Event Streaming

Event streaming is a paradigm for capturing, storing, and processing continuous flows of events in real-time. Geode’s event streaming capabilities enable building reactive, scalable applications that respond to changes as they happen, powering use cases from real-time analytics to complex event processing.

Event Streaming Fundamentals

What is Event Streaming?

Event streaming treats data as a continuous flow of events:

Events - Immutable facts about what happened Streams - Ordered sequences of events Producers - Systems that emit events Consumers - Systems that process events

Event Stream Characteristics

Key properties of event streams:

  • Ordered - Events maintain temporal ordering
  • Immutable - Events cannot be changed once written
  • Append-Only - New events added to stream end
  • Retained - Events stored for configurable duration
  • Replayable - Consumers can replay historical events

Geode Event Streaming

Creating Event Streams

Define streams to capture graph events:

-- Create stream for user activities
CREATE STREAM user_activities AS
SELECT
    event_time,
    user_id,
    action_type,
    properties
FROM user_actions
EMIT CHANGES;

-- Create stream with windowing
CREATE STREAM page_views AS
SELECT
    TUMBLING_WINDOW(5 MINUTES) AS window,
    page_url,
    COUNT(*) AS view_count
FROM page_view_events
GROUP BY page_url
EMIT CHANGES;

Publishing Events

Publish events to streams:

from geode_client import Client

async def publish_user_action(client, user_id, action):
    """Publish user action event"""
    event = {
        "event_time": datetime.now().isoformat(),
        "user_id": user_id,
        "action_type": action,
        "properties": {
            "page": "/products",
            "duration_ms": 1500
        }
    }
    
    await client.publish_event("user_activities", event)

Consuming Events

Subscribe to stream events:

async def process_user_activities(client):
    """Process user activity stream"""
    async with client.subscribe_stream("user_activities") as stream:
        async for event in stream:
            print(f"User {event['user_id']} performed {event['action_type']}")
            
            # React to specific actions
            if event['action_type'] == 'purchase':
                await handle_purchase(event)
            elif event['action_type'] == 'signup':
                await send_welcome_email(event['user_id'])

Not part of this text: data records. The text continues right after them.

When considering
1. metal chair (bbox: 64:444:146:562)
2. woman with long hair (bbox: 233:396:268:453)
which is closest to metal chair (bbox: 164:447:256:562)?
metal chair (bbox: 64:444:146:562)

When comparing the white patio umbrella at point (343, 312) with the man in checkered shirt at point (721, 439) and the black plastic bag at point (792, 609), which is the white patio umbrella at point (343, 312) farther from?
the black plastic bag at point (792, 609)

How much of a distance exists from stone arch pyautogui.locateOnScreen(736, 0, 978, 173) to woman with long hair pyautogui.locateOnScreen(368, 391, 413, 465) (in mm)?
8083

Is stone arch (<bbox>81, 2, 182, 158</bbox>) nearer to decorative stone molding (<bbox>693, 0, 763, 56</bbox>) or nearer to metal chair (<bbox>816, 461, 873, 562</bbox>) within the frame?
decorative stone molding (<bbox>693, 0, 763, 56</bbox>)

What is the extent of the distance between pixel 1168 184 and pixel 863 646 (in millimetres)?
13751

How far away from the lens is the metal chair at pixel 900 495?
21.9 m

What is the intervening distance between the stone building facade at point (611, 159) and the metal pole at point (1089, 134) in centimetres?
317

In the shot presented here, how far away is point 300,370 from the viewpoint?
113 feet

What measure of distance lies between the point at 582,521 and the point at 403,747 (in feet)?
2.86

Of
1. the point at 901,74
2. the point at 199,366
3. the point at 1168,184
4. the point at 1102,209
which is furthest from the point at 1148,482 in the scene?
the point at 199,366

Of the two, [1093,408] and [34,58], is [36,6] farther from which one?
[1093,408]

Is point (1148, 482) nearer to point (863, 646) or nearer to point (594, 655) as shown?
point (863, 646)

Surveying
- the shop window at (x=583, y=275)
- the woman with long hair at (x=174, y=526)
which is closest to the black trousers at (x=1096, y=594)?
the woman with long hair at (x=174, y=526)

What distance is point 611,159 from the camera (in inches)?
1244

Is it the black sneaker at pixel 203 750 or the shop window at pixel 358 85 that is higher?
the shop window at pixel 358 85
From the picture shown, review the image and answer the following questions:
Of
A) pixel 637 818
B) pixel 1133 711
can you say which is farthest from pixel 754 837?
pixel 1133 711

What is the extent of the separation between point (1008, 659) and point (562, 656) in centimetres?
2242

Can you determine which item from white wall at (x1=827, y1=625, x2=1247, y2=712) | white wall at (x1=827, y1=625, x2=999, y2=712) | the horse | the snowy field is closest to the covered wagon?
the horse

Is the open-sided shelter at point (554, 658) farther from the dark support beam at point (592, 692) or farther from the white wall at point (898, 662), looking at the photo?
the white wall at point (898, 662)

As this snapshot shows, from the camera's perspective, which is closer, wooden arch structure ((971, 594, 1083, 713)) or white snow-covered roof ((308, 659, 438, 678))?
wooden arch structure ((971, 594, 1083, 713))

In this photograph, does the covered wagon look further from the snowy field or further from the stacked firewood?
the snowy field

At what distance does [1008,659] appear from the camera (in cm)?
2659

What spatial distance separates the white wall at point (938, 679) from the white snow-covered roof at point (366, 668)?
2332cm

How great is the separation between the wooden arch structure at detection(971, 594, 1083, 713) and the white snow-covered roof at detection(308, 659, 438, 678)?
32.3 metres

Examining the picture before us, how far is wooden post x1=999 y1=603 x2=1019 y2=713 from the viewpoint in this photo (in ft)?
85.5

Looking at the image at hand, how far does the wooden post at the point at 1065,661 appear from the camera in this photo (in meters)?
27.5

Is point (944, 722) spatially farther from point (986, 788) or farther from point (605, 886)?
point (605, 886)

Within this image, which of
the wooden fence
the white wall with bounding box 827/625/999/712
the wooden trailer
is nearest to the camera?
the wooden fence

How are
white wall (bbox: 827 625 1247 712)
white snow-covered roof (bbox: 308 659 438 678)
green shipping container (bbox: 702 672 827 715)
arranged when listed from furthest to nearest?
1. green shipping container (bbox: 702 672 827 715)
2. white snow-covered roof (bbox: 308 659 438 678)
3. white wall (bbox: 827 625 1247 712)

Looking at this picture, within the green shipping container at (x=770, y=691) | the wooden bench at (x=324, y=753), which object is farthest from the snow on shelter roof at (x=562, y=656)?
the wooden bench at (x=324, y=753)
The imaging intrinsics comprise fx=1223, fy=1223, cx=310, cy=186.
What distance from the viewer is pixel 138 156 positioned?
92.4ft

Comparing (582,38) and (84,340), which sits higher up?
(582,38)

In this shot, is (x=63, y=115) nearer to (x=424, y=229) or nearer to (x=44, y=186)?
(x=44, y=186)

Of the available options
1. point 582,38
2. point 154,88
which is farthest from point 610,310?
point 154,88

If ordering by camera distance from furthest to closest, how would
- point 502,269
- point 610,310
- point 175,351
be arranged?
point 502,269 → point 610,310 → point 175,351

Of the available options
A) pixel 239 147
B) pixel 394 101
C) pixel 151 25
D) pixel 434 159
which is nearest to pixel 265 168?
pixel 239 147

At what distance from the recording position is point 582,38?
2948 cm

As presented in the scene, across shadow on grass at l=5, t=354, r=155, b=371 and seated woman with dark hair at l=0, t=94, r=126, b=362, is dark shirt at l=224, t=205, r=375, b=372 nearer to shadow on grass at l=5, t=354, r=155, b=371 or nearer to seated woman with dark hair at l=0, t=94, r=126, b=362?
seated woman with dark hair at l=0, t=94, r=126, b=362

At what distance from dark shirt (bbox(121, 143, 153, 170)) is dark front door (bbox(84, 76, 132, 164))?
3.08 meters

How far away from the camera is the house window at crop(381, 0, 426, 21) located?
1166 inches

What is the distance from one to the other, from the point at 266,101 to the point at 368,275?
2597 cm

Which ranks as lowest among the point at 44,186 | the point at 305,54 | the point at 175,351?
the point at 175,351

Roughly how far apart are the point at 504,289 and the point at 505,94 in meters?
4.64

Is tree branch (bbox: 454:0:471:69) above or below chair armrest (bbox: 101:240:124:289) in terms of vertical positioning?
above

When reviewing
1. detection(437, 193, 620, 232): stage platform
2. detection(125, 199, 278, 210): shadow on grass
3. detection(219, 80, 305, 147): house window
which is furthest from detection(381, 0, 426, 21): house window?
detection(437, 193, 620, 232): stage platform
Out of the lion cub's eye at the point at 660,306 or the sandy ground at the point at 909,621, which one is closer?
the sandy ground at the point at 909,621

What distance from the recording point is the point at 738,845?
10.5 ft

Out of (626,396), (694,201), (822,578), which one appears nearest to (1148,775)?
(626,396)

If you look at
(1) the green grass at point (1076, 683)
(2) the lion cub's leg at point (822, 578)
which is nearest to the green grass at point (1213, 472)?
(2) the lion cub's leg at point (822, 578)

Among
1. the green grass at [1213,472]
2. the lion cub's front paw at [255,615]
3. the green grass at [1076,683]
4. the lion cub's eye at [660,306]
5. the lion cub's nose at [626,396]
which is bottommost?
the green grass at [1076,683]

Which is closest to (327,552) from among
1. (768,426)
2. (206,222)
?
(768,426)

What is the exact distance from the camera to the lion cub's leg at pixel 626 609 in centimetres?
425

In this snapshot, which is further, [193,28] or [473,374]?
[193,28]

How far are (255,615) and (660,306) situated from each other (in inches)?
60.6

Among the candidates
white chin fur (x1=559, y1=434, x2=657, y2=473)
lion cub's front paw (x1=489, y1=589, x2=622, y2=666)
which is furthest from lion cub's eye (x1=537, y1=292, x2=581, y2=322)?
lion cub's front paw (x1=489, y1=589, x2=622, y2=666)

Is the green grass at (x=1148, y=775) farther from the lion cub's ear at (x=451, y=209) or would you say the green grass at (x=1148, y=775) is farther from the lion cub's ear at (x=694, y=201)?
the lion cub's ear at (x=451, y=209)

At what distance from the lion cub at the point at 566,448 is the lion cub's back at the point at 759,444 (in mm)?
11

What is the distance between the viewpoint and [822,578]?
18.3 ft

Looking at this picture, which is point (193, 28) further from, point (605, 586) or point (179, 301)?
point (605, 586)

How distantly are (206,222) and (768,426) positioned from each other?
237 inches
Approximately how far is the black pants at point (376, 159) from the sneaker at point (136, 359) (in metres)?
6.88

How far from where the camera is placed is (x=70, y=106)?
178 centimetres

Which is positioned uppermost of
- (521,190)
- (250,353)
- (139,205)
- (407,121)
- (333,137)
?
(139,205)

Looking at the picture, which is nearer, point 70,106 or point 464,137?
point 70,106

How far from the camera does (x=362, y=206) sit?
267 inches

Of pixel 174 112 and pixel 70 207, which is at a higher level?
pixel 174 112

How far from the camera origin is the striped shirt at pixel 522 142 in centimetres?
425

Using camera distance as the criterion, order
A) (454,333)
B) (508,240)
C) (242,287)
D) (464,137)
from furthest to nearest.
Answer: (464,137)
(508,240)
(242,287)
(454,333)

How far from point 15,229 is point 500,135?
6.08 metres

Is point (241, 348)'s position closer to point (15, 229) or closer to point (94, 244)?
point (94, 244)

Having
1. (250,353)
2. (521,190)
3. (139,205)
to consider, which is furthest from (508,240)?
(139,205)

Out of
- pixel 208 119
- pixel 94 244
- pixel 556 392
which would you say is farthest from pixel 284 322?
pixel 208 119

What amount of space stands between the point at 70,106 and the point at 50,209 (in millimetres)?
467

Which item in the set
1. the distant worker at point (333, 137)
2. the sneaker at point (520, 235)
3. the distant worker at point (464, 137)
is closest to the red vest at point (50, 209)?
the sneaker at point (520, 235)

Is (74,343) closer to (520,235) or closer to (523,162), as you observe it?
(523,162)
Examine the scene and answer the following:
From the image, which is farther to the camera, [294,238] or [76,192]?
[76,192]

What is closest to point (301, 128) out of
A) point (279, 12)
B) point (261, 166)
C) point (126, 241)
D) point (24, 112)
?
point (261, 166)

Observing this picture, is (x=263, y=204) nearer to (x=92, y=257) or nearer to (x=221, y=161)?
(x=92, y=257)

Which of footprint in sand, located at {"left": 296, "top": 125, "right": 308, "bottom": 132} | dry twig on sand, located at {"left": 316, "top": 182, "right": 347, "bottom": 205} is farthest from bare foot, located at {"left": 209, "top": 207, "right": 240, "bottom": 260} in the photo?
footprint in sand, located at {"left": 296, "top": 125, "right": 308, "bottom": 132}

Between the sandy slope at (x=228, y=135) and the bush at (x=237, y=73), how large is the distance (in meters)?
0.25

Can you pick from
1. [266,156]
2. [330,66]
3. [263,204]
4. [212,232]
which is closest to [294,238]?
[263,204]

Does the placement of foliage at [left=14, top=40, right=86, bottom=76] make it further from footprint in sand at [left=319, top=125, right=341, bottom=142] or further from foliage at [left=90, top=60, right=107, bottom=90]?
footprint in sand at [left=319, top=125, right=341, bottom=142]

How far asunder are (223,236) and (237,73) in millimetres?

Stream Processing Patterns

Filter Streams

Filter events based on criteria:

-- Stream of high-value purchases
CREATE STREAM high_value_purchases AS
SELECT *
FROM purchases
WHERE amount > 1000
EMIT CHANGES;

Transform Streams

Transform event data:

-- Enrich events with user data
CREATE STREAM enriched_purchases AS
SELECT
    p.purchase_id,
    p.amount,
    u.name AS customer_name,
    u.tier AS customer_tier
FROM purchases p
JOIN users u ON p.user_id = u.id
EMIT CHANGES;

Aggregate Streams

Compute aggregations over time:

-- Real-time revenue by product
CREATE STREAM revenue_by_product AS
SELECT
    product_id,
    SUM(amount) AS total_revenue,
    COUNT(*) AS purchase_count
FROM purchases
GROUP BY product_id
WINDOW TUMBLING (SIZE 1 HOUR)
EMIT CHANGES;

Join Streams

Combine multiple streams:

-- Join page views with purchases
CREATE STREAM conversion_events AS
SELECT
    v.user_id,
    v.page_url,
    p.purchase_id,
    p.amount,
    (p.event_time - v.event_time) AS time_to_purchase
FROM page_views v
JOIN purchases p
    ON v.user_id = p.user_id
    WITHIN 1 HOUR
EMIT CHANGES;

Windowing Operations

Tumbling Windows

Fixed-size, non-overlapping windows:

-- Count events per 5-minute window
CREATE STREAM event_counts AS
SELECT
    TUMBLING_WINDOW(5 MINUTES) AS window,
    event_type,
    COUNT(*) AS count
FROM events
GROUP BY event_type
EMIT CHANGES;

Tumbling windows:

  • Fixed size (e.g., 5 minutes)
  • No overlap between windows
  • Each event belongs to exactly one window

Hopping Windows

Fixed-size windows with overlap:

-- Sliding 10-minute window, advancing every 1 minute
CREATE STREAM sliding_averages AS
SELECT
    HOPPING_WINDOW(SIZE 10 MINUTES, ADVANCE 1 MINUTE) AS window,
    AVG(response_time_ms) AS avg_response_time
FROM api_requests
EMIT CHANGES;

Hopping windows:

  • Fixed size with configurable advance
  • Windows overlap
  • Each event may appear in multiple windows

Session Windows

Dynamic windows based on inactivity:

-- User sessions (15 minute timeout)
CREATE STREAM user_sessions AS
SELECT
    SESSION_WINDOW(15 MINUTES) AS session,
    user_id,
    COUNT(*) AS actions_in_session,
    COLLECT_LIST(action_type) AS actions
FROM user_activities
GROUP BY user_id
EMIT CHANGES;

Session windows:

  • Variable size based on activity
  • Gap threshold defines session boundary
  • Useful for user behavior analysis

Stream Processing

Stateless Processing

Process each event independently:

async def stateless_processor(event):
    """Process event without state"""
    # Validate event
    if not validate_event(event):
        return
    
    # Transform event
    transformed = {
        "id": event['id'],
        "timestamp": event['timestamp'],
        "value": event['value'] * 1.5  # Apply transformation
    }
    
    # Publish to output stream
    await publish(transformed)

Stateful Processing

Maintain state across events:

class StatefulProcessor:
    def __init__(self):
        self.state = {}
    
    async def process(self, event):
        """Process event with state"""
        user_id = event['user_id']
        
        # Retrieve user state
        if user_id not in self.state:
            self.state[user_id] = {
                "total_purchases": 0,
                "total_spent": 0
            }
        
        # Update state
        self.state[user_id]["total_purchases"] += 1
        self.state[user_id]["total_spent"] += event['amount']
        
        # Check for milestone
        if self.state[user_id]["total_spent"] > 10000:
            await notify_vip_status(user_id)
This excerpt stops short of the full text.